Decomposed GraniteThe basics: Decomposed granite, or DG, is a granitic rock that has weathered to the point of breaking into very small pieces and silt-like particles.
Here's a mix of decomposed granite (top) and pea gravel (bottom), separated by a line of blue fescue (Festuca glauca). Pea Gravel The basics: Pea gravel is a small, rounded rock that got its name because the rocks are about the size of a pea.
River Rock The basics: River rocks are larger than pea gravel, typically 1 inch and larger in diameter. Crushed Granite Gravel The basics: This one is closely related to decomposed granite, but it's a bit chunkier in texture and size. I work them into nearly every design I create for my clients, as well as in my own landscape. While DG has quite a bit of silt and almost sand-like particles, crushed granite gravel has larger particles.
It suppresses weeds and allows rain to penetrate while keeping the rock from sinking into the ground.

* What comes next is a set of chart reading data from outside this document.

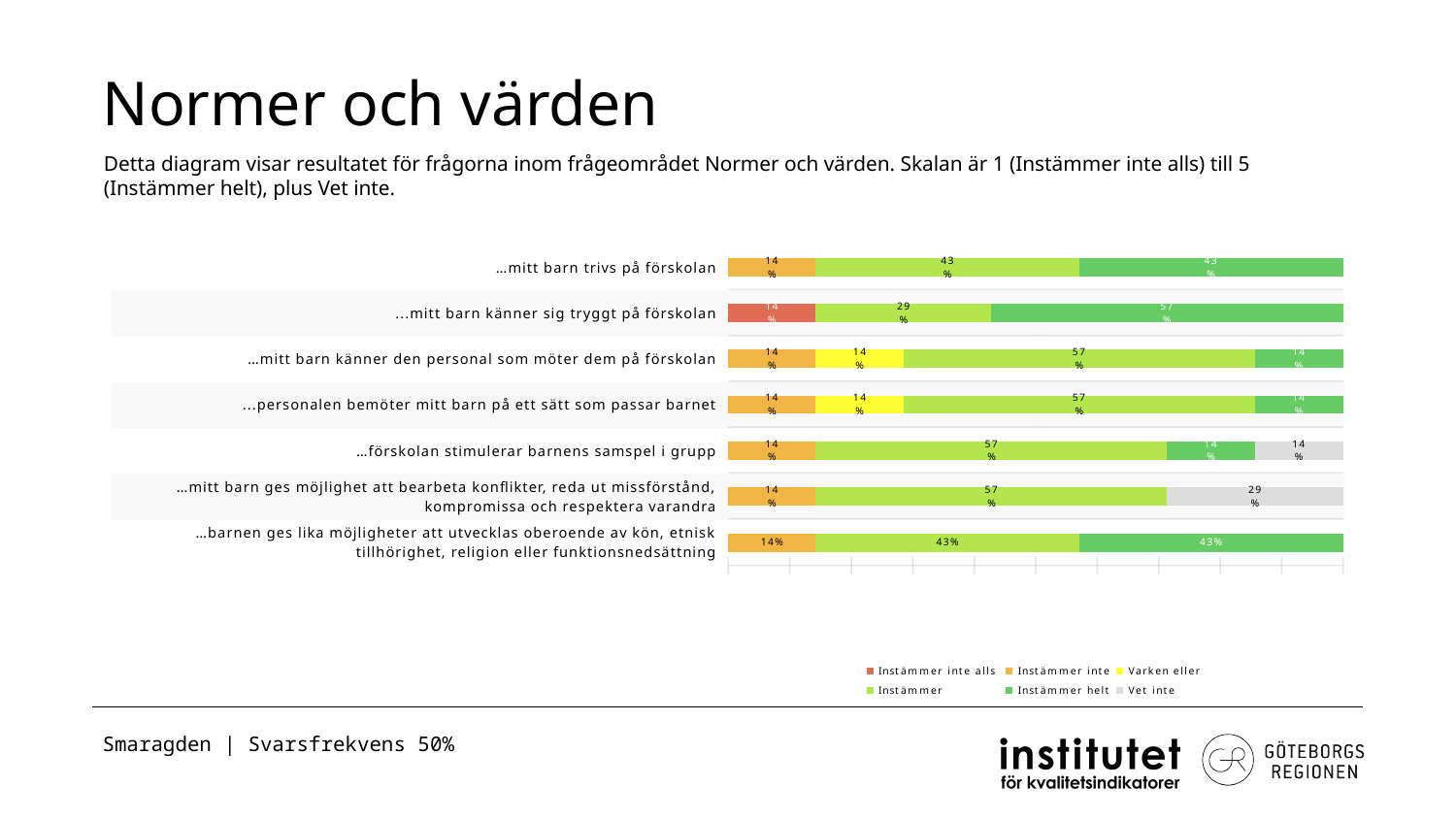
What is the 'Vet inte' share for '…mitt barn ges möjlighet att bearbeta konflikter, reda ut missförstånd, kompromissa och respektera varandra'? 29% What is the difference between the 'Instämmer' share (57%) and the 'Instämmer helt' share (14%) for '…förskolan stimulerar barnens samspel i grupp'? 43% What kind of chart is shown on the slide? Stacked bar chart How many statements (categories) are plotted in the chart? 7 How many series does the legend list? 6 What is the title of the slide containing the chart? Normer och värden What is the combined share of 'Instämmer' and 'Instämmer helt' for '…barnen ges lika möjligheter att utvecklas oberoende av kön, etnisk tillhörighet, religion eller funktionsnedsättning'? 86% What is the 'Instämmer helt' share for '…mitt barn känner sig tryggt på förskolan'? 57% Which is larger for '…mitt barn känner sig tryggt på förskolan': the 'Instämmer' share or the 'Instämmer helt' share? Instämmer helt What is the 'Varken eller' share for '…personalen bemöter mitt barn på ett sätt som passar barnet'? 14% What is the 'Instämmer' share for '…mitt barn trivs på förskolan'? 43% Which statement has the highest 'Instämmer helt' share? …mitt barn känner sig tryggt på förskolan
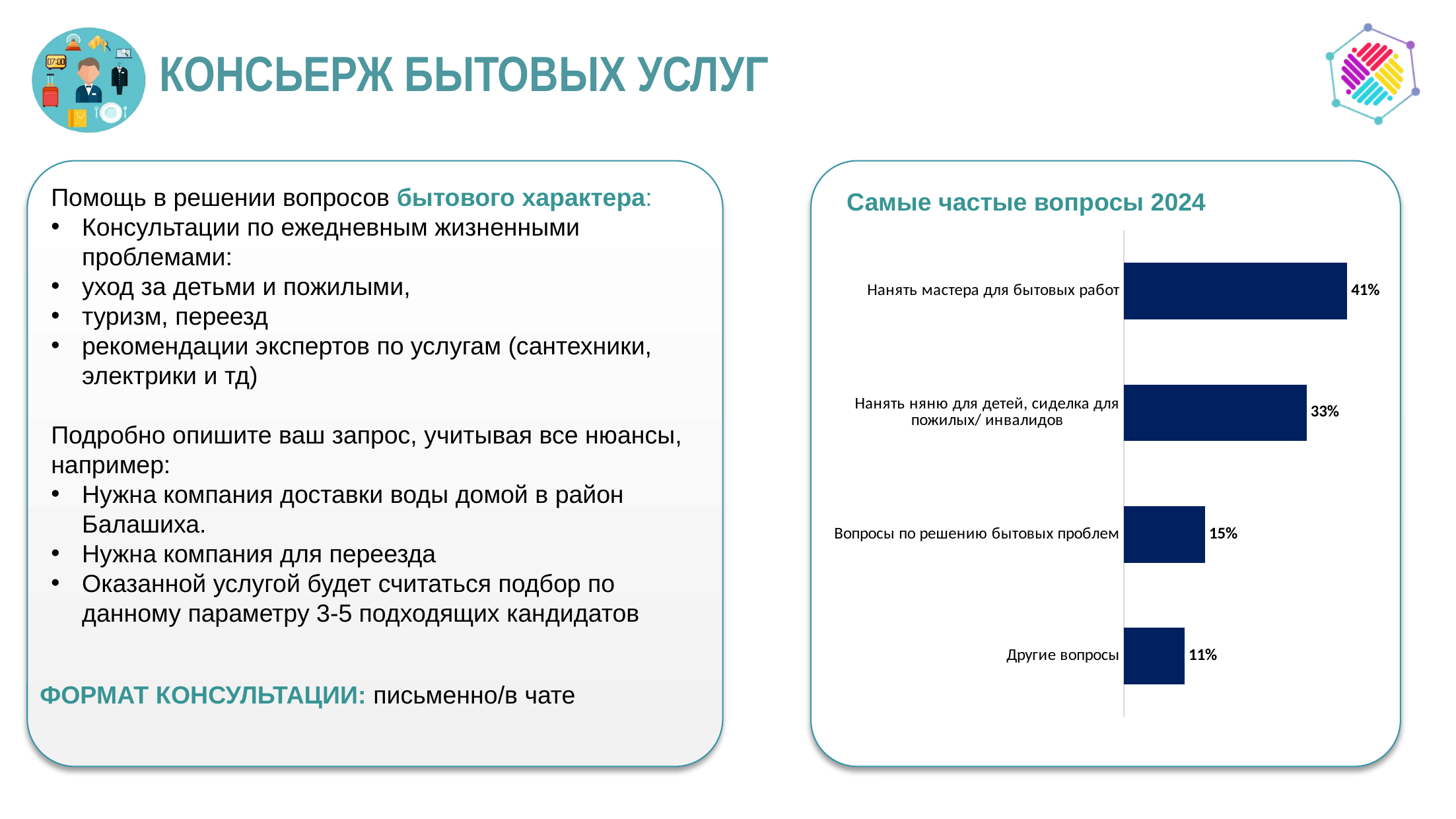
How many categories are shown in the chart? 4 What is the title of the chart? Самые частые вопросы 2024 What is the value for "Нанять няню для детей, сиделка для пожилых/ инвалидов"? 33% Which category has the highest value? Нанять мастера для бытовых работ What is the value for "Вопросы по решению бытовых проблем"? 15% What kind of chart is shown on the slide? Bar chart What is the value for "Другие вопросы"? 11% What is the value for "Нанять мастера для бытовых работ"? 41% What is the difference between the values for "Вопросы по решению бытовых проблем" and "Другие вопросы"? 4% What is the difference between the values for "Нанять мастера для бытовых работ" and "Нанять няню для детей, сиделка для пожилых/ инвалидов"? 8% Which category has the lowest value? Другие вопросы Which is larger: the value for "Нанять няню для детей, сиделка для пожилых/ инвалидов" or for "Вопросы по решению бытовых проблем"? Нанять няню для детей, сиделка для пожилых/ инвалидов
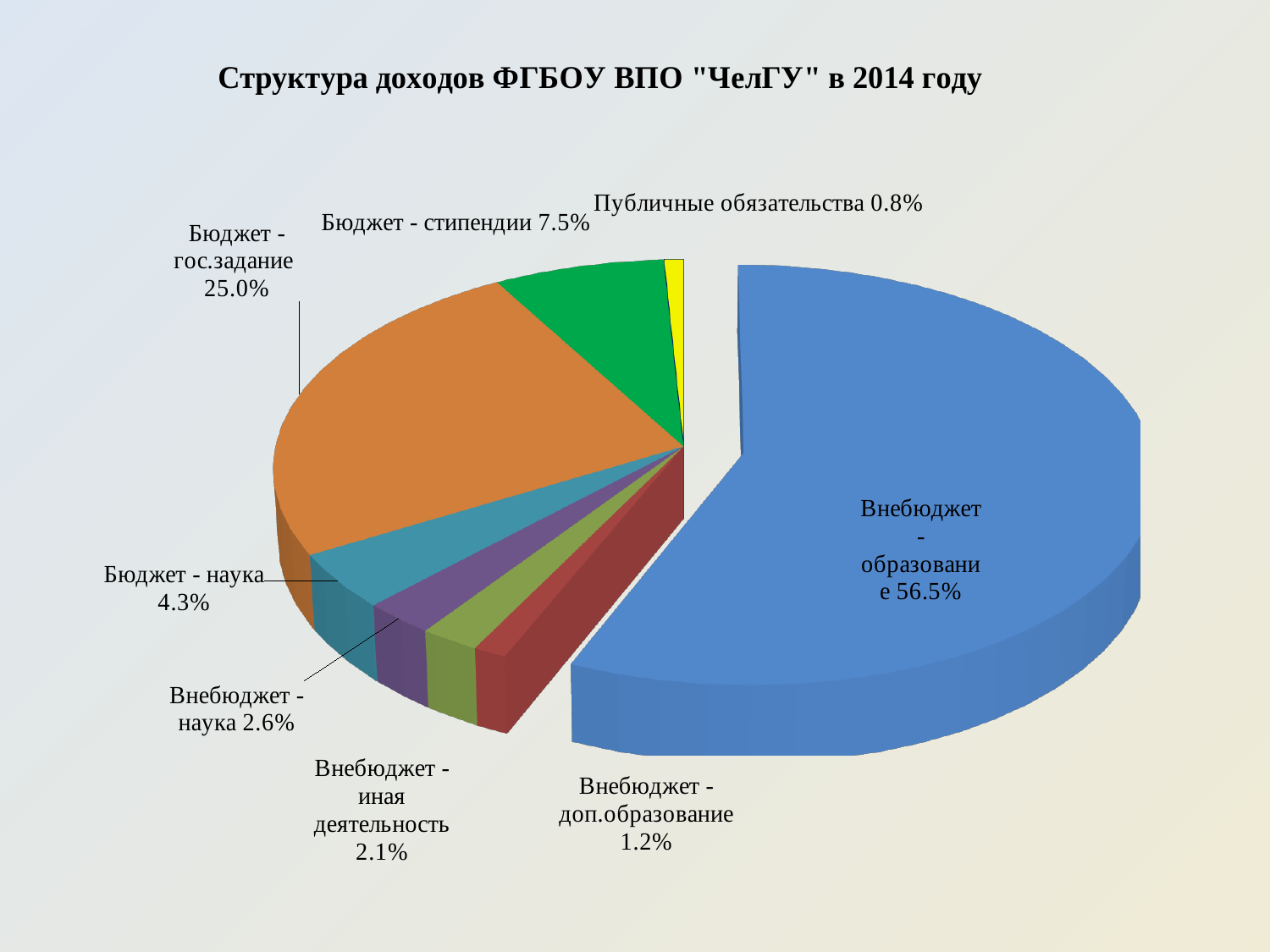
Which category has the largest slice of the pie? Внебюджет - образование What is the value shown for "Бюджет - гос.задание"? 25.0% What colour is the slice for "Внебюджет - образование"? Blue What percentage is labelled for "Бюджет - стипендии"? 7.5% What is the value for "Публичные обязательства"? 0.8% What is the difference between the shares of "Бюджет - гос.задание" and "Бюджет - стипендии"? 17.5% What share of income does "Внебюджет - образование" account for? 56.5% What is the title of the chart? Структура доходов ФГБОУ ВПО "ЧелГУ" в 2014 году What type of chart is shown on the slide? Pie chart How many slices does the pie chart have? 8 Which category has the smallest slice of the pie? Публичные обязательства Which is larger: "Бюджет - наука" or "Внебюджет - наука"? Бюджет - наука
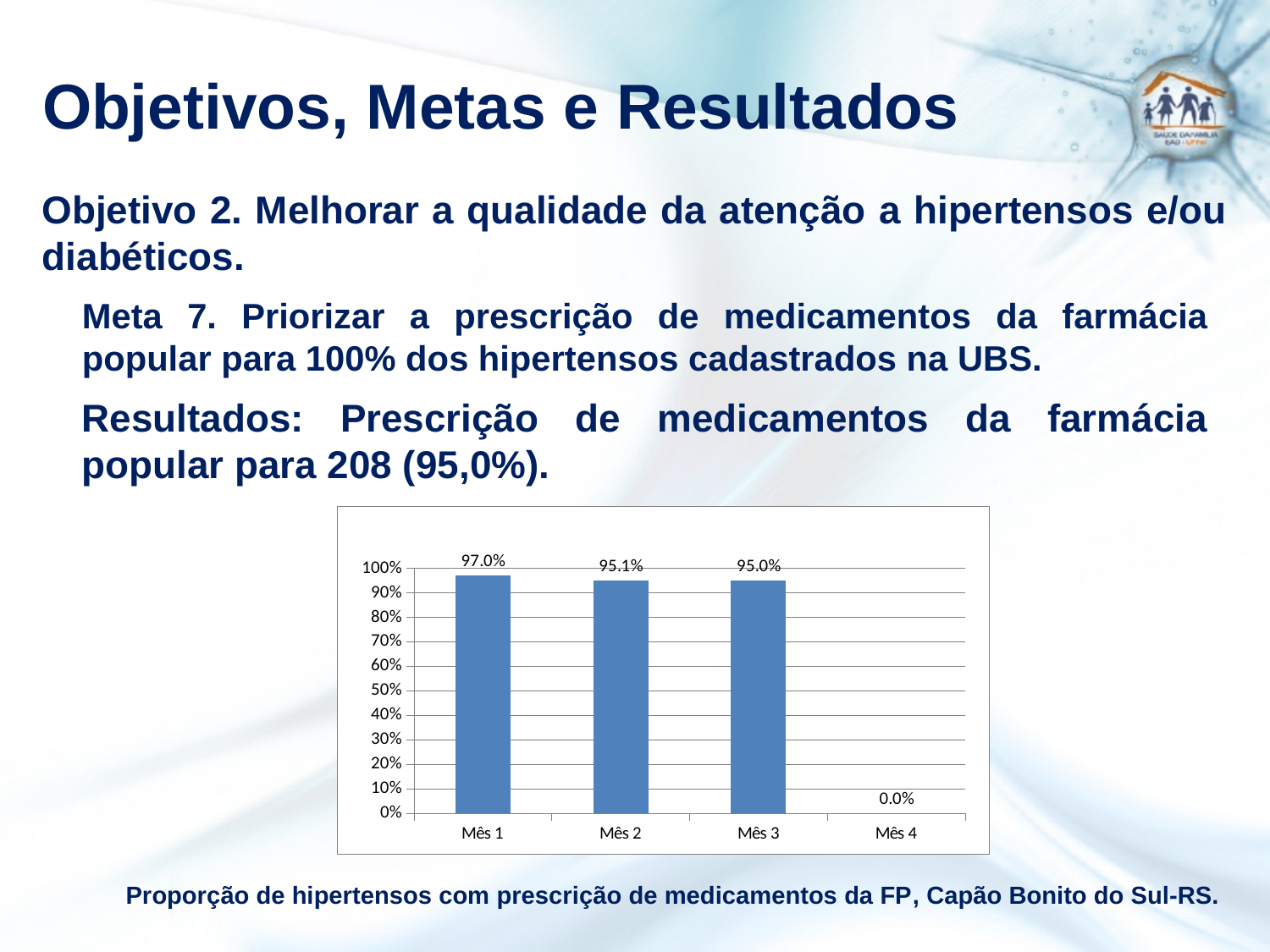
Which is larger, the value for Mês 1 or the value for Mês 4? Mês 1 What kind of chart is shown on the slide? bar chart Which month has the highest value? Mês 1 How many months are shown on the x axis? 4 What is the value for Mês 2? 95.1% What is the value for Mês 4? 0.0% Which month has the lowest value? Mês 4 What is the difference between the values for Mês 1 and Mês 2? 1.9% What is the value for Mês 1? 97.0% Is the value for Mês 2 greater or less than 90%? greater What is the difference between the values for Mês 1 and Mês 3? 2.0% What is the value for Mês 3? 95.0%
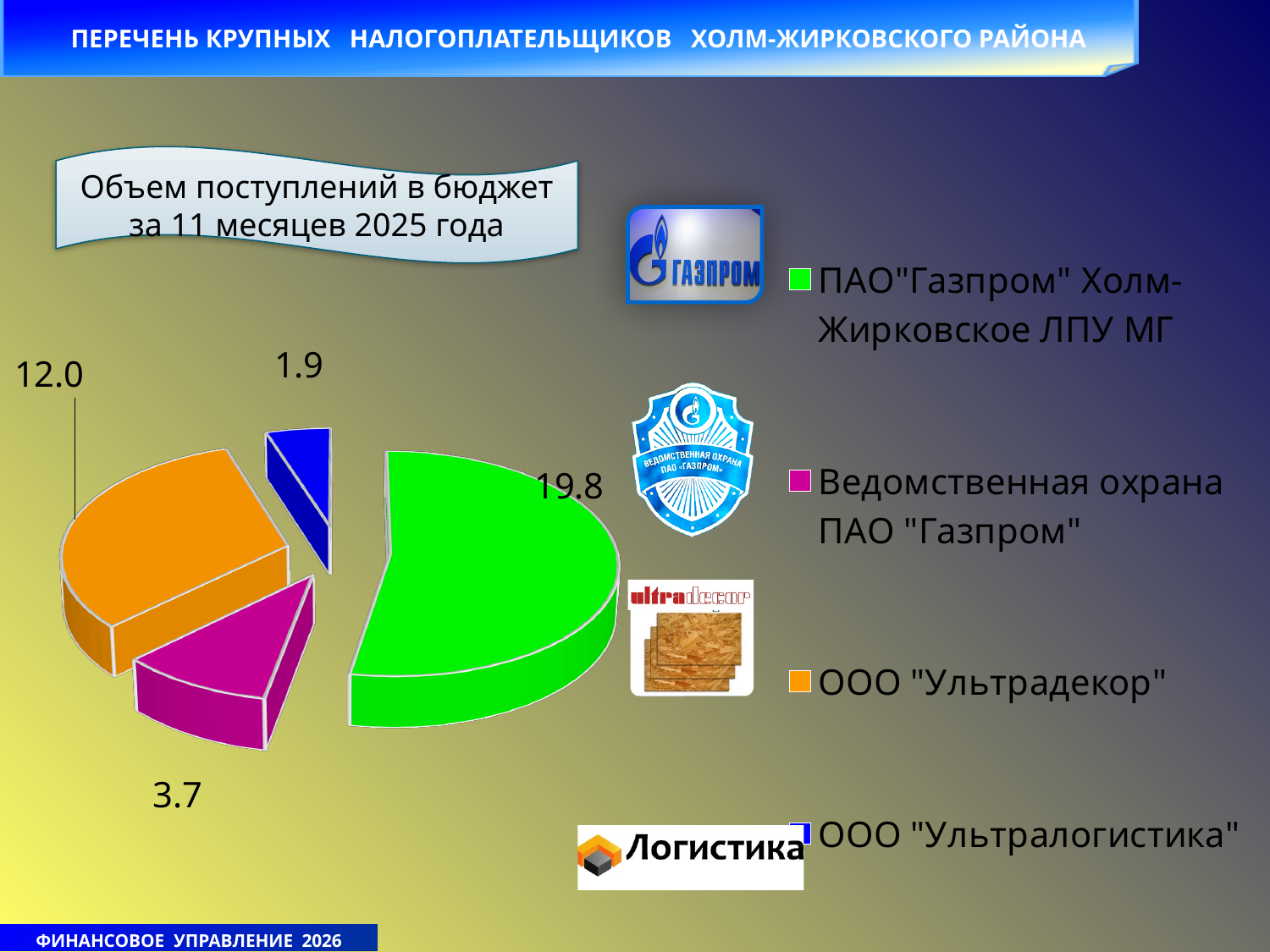
What is the difference between the values for ПАО "Газпром" Холм-Жирковское ЛПУ МГ and ООО "Ультрадекор"? 7.8 What is the value for Ведомственная охрана ПАО "Газпром"? 3.7 What is the value for ПАО "Газпром" Холм-Жирковское ЛПУ МГ? 19.8 How many slices does the pie chart have? 4 What is the value for ООО "Ультрадекор"? 12.0 What kind of chart is shown on the slide? Pie chart Which category has the largest slice of the pie? ПАО "Газпром" Холм-Жирковское ЛПУ МГ What period does the chart's caption say the budget receipts cover? 11 месяцев 2025 года Which is larger: the value for ООО "Ультрадекор" or the value for Ведомственная охрана ПАО "Газпром"? ООО "Ультрадекор" What is the value for ООО "Ультралогистика"? 1.9 Which category has the smallest slice of the pie? ООО "Ультралогистика" What colour is the slice for ООО "Ультрадекор"? Orange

Our Lab won't even walk on it ;-) I added fine stone dust as a test in a small area with the idea to fill-in the void between the river rocks and it seems to make it firmer. I love the look and color of the crushed granite and am considering using it in my landscaping. Decomposed granite is ideal for pathways and rustic patios, and can also be used as a topdressing around arid plants.
The texture is not smooth like pea gravel, but this choice is perfect for walkways and patios, as well as for setting off xeric plants. I like to use this rock decoratively in the garden — to topdress container plantings, to puddle around boulders and to line borders of patios and beds. Cost: Crushed granite gravel is sold by the yard for $60 and up, depending upon your location and the size. Cost: This material is sold by the bag for $20 and up, by the pound for 35 cents and up and by the ton for $700 and up, making it a fairly pricey option.
It only needs to be slightly deeper than its own diameter for it to provide cover and be a firm surface.

Not sure I will be doing this on the pathway part because I'm planning to install flag stones 3 inches apart for that section. Installing landscape fabric underneath river rock is a great way to keep this heavier rock from settling into the soil below. I have installed gravel paths in clients yards and my own yard and can easily roll my full yard waste can over it. Pea gravel can have a tendency to stray out of its area if there's no barrier to keep it in place, and even then, it can shift to cover nearby flagstone.